**REQUIREMENTS**. Exactly as they appear, copy the lines of the listing from the one containing "How far is the" through the final line, both included, and nothing else.

**INPUT ROWS**.

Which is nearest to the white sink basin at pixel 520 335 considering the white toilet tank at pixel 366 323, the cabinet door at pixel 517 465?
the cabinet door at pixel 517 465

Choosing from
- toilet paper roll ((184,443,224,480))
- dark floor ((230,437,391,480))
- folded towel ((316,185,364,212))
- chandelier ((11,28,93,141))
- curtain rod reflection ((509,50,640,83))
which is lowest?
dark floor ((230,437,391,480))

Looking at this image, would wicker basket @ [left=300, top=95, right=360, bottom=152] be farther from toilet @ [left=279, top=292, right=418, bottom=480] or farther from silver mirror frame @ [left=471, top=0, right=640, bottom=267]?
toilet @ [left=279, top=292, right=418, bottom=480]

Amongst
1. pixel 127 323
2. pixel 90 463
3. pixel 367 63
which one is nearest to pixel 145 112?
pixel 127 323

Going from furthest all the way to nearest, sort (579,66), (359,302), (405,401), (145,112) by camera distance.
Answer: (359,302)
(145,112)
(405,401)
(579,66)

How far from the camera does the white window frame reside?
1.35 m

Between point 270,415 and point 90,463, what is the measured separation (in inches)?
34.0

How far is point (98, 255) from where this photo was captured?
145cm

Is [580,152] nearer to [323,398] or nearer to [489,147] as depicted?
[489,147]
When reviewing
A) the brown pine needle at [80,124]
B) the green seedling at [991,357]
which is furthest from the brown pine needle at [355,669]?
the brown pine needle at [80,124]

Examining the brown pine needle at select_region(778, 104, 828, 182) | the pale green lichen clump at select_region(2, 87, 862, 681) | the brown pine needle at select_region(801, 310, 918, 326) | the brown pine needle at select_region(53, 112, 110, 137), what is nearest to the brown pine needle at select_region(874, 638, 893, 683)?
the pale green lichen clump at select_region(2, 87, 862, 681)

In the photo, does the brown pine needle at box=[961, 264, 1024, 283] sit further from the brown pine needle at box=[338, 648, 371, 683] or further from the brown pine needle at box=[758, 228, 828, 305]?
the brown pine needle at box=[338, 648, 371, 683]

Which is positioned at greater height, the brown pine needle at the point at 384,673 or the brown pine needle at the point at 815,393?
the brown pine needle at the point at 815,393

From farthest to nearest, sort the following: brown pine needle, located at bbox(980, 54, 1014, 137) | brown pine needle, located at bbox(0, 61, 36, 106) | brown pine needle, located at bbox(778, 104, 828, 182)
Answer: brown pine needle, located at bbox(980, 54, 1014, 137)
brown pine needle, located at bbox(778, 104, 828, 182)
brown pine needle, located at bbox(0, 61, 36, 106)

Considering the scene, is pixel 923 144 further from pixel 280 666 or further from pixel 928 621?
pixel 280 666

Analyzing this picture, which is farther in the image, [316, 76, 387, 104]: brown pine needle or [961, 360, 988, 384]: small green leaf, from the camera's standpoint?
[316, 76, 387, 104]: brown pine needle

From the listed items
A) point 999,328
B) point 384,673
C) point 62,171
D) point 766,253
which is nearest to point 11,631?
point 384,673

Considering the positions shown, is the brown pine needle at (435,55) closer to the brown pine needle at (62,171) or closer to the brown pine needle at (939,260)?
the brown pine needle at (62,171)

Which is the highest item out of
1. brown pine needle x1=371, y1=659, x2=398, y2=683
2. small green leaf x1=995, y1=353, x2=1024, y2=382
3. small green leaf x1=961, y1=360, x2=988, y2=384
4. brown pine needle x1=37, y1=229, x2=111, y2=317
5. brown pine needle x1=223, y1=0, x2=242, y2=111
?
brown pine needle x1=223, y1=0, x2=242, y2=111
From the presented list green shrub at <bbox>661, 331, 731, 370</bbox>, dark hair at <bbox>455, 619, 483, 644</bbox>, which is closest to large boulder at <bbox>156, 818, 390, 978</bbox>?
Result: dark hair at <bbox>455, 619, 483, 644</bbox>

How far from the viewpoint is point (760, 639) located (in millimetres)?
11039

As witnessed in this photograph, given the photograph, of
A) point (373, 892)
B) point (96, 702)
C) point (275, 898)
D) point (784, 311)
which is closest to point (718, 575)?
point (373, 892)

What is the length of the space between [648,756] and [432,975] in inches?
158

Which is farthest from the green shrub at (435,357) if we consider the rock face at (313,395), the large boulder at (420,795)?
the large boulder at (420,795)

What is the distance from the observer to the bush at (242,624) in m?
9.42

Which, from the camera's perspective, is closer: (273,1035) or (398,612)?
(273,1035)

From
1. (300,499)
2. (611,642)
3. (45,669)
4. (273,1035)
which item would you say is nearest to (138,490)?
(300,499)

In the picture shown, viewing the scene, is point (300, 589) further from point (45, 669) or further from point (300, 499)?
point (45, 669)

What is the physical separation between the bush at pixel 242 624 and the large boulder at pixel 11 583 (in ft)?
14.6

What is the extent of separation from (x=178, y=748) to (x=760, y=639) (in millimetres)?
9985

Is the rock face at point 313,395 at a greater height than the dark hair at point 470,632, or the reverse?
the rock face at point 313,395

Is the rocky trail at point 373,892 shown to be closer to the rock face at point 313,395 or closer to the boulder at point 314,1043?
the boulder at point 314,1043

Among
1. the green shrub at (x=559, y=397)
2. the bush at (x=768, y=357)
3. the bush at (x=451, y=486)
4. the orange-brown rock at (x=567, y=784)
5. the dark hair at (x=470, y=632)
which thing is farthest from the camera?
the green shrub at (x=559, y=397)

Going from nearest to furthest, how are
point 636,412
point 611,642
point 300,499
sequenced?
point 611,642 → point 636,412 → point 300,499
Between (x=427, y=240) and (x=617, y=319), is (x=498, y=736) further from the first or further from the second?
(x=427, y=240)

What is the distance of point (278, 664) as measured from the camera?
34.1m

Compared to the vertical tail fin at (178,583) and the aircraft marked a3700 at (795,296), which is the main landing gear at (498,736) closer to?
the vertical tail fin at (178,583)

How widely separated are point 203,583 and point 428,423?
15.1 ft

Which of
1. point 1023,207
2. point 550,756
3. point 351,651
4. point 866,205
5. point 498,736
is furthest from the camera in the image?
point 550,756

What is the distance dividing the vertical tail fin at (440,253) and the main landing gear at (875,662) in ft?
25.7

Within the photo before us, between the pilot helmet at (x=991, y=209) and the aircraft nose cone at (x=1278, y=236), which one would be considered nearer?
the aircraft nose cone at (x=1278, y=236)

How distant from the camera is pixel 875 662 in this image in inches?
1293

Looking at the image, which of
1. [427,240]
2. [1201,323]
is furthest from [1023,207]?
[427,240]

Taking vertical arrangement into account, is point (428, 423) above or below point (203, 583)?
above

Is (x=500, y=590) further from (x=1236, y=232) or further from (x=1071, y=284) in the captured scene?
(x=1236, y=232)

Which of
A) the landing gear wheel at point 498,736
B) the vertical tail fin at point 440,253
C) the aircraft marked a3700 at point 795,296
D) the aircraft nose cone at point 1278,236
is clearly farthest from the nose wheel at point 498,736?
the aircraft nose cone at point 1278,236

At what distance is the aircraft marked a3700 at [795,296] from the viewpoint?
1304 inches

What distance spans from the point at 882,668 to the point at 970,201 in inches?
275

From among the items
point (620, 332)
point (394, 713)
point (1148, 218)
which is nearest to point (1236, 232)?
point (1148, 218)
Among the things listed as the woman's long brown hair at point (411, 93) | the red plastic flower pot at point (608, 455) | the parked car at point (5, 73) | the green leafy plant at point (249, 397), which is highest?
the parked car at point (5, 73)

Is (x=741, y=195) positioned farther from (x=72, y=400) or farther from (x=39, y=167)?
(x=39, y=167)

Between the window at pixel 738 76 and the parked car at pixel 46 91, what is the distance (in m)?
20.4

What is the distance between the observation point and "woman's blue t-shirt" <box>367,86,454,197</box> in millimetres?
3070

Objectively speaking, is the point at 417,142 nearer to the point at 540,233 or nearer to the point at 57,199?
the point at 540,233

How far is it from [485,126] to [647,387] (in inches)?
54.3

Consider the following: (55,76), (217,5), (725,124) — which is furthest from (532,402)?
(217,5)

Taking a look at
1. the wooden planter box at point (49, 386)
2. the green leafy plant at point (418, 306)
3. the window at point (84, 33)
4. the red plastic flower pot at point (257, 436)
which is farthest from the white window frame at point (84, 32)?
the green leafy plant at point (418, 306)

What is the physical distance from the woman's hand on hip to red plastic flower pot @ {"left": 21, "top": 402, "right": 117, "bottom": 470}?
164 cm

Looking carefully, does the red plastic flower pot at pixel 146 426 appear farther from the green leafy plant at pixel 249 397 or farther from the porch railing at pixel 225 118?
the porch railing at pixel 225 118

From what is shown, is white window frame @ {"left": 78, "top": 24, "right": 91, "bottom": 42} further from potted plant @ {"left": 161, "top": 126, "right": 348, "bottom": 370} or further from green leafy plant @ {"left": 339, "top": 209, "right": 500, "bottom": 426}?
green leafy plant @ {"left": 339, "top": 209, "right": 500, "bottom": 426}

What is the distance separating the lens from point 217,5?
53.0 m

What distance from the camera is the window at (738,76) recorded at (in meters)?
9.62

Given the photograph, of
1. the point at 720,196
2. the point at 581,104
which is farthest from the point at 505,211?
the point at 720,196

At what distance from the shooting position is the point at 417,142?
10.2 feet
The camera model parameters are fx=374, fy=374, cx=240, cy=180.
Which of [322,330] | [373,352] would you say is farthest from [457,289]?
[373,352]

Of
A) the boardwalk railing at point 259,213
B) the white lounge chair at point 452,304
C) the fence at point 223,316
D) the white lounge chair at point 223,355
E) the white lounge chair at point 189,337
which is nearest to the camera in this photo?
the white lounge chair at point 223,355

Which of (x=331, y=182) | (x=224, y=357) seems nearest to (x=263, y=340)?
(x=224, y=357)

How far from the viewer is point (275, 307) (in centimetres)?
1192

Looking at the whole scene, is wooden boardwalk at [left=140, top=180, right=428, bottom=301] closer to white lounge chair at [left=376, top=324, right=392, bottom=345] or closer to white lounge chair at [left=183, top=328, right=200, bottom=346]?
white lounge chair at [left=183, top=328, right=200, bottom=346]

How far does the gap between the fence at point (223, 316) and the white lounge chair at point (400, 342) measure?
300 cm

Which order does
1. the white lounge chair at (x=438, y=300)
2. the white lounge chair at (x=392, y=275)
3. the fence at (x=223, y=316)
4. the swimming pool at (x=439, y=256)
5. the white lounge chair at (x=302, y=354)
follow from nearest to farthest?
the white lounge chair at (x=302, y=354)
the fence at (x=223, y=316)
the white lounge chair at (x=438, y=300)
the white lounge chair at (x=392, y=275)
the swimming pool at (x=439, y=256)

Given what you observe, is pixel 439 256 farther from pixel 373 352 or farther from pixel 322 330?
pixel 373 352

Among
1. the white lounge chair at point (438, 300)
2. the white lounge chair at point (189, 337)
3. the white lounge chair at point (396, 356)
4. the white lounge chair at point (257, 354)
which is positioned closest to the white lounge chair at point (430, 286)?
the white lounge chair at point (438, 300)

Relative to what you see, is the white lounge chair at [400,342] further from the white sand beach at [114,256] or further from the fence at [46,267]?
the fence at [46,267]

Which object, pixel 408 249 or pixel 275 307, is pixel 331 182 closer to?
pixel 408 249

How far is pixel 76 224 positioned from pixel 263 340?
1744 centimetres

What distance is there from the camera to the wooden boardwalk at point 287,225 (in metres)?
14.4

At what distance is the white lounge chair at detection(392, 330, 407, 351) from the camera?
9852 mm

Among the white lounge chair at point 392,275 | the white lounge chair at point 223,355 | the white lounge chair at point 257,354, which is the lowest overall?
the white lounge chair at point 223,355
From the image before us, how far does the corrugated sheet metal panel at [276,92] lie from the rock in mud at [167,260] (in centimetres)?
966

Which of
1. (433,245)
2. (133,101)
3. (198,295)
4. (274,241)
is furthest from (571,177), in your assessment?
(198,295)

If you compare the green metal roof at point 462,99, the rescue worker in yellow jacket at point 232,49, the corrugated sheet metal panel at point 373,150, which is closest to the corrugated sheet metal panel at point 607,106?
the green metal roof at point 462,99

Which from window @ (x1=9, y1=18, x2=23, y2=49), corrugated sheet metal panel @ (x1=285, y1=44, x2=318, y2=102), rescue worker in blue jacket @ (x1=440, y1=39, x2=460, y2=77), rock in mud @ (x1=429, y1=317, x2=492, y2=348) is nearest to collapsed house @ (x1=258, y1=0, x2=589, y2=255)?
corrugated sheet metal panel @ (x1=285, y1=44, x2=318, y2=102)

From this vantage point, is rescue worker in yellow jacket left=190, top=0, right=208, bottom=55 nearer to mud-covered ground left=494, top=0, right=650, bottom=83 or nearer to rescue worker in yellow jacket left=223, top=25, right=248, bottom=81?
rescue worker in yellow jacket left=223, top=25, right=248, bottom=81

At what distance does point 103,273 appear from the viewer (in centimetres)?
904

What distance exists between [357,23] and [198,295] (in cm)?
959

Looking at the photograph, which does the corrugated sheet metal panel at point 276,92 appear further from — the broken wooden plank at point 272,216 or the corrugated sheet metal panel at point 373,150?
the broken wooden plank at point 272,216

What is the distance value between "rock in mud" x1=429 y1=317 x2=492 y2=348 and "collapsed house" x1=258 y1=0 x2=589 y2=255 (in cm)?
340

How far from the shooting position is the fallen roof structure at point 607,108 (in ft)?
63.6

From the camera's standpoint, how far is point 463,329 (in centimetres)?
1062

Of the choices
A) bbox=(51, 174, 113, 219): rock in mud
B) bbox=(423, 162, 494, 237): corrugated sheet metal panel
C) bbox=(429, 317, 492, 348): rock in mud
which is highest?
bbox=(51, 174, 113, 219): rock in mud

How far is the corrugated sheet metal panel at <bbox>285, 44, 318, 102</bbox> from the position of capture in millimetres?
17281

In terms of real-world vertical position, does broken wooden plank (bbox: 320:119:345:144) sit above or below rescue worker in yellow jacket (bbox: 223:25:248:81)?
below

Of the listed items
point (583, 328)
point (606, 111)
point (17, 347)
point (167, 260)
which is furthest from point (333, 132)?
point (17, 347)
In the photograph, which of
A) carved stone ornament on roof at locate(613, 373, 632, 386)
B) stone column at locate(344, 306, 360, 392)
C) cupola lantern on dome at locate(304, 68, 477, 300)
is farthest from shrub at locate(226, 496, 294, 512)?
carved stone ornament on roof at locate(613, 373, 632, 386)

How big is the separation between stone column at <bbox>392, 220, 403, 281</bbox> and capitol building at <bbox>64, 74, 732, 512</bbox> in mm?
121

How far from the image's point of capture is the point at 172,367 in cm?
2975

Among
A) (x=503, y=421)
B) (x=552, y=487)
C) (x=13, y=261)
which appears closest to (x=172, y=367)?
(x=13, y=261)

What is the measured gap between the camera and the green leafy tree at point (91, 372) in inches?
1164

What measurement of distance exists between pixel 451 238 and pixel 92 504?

**EXERCISE SOLUTION**.
How far is the corrugated sheet metal panel at <bbox>285, 44, 318, 102</bbox> from the position of capture in millimetres?
17281

In terms of real-world vertical position, does broken wooden plank (bbox: 320:119:345:144) sit above or below rescue worker in yellow jacket (bbox: 223:25:248:81)?
below

Of the listed items
point (583, 328)
point (606, 111)
point (17, 347)
point (167, 260)
which is furthest from point (333, 132)?
point (17, 347)
In the photograph, which of
A) carved stone ornament on roof at locate(613, 373, 632, 386)
B) stone column at locate(344, 306, 360, 392)
C) cupola lantern on dome at locate(304, 68, 477, 300)
is farthest from shrub at locate(226, 496, 294, 512)?
carved stone ornament on roof at locate(613, 373, 632, 386)

How big is the separation between stone column at <bbox>392, 220, 403, 281</bbox> and capitol building at <bbox>64, 74, 732, 512</bbox> in mm?
121

How far from the image's point of capture is the point at 172,367 in cm?
2975

Among
A) (x=503, y=421)
B) (x=552, y=487)
C) (x=13, y=261)
which appears closest to (x=172, y=367)?
(x=13, y=261)

What is the measured gap between the camera and the green leafy tree at point (91, 372) in inches?
1164

What measurement of distance exists between pixel 451 238 and pixel 92 504?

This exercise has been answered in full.